* Exercise: Please rewrite the items from the line with "Out of [left=332, top=3, right=364, bottom=231]: metal" to the line with "How far from", putting "grassy slope" wherever "grassy embankment" appears and keeping everything else the same.

* Input rows:
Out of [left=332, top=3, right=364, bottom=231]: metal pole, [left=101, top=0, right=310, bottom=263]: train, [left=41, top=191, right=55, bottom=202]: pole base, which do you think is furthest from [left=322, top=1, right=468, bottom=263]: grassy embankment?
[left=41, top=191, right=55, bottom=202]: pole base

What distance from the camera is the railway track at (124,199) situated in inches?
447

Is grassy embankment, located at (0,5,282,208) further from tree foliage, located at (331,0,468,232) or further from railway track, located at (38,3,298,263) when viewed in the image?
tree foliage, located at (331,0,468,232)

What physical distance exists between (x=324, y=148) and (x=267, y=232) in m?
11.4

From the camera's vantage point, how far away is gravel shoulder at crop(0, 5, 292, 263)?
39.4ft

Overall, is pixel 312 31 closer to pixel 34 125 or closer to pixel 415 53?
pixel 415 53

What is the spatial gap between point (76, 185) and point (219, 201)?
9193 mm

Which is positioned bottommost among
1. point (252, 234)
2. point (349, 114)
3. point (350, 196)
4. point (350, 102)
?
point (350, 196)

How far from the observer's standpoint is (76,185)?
...
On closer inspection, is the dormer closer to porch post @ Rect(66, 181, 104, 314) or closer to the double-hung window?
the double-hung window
---
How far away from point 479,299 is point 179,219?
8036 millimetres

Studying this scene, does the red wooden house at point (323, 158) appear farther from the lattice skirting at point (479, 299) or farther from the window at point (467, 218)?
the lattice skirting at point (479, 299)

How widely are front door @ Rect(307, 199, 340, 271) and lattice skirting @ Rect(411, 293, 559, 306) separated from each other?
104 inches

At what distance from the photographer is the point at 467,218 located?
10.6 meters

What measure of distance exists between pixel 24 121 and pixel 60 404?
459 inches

* Answer in full:
Out of [left=332, top=3, right=364, bottom=231]: metal pole, [left=101, top=0, right=310, bottom=263]: train, [left=41, top=191, right=55, bottom=202]: pole base, which do you think is furthest from [left=322, top=1, right=468, bottom=263]: grassy slope?
[left=41, top=191, right=55, bottom=202]: pole base

What distance from the camera is the railway track at (124,199) situated in inches?
447

Is grassy slope, located at (0,5,282,208) further from tree foliage, located at (331,0,468,232) or further from railway track, located at (38,3,298,263) when viewed in the image?
tree foliage, located at (331,0,468,232)

What physical distance exists between (x=324, y=148) and (x=267, y=232) in m?
11.4

From the camera's vantage point, how far away is gravel shoulder at crop(0, 5, 292, 263)?
39.4ft

Overall, is pixel 312 31 closer to pixel 34 125 or closer to pixel 415 53?
pixel 415 53

What is the spatial gap between point (76, 185) and point (219, 201)?
9193 mm

Which is positioned bottommost among
1. point (252, 234)
2. point (349, 114)
3. point (350, 196)
4. point (350, 102)
?
point (350, 196)

How far from the observer's standpoint is (76,185)?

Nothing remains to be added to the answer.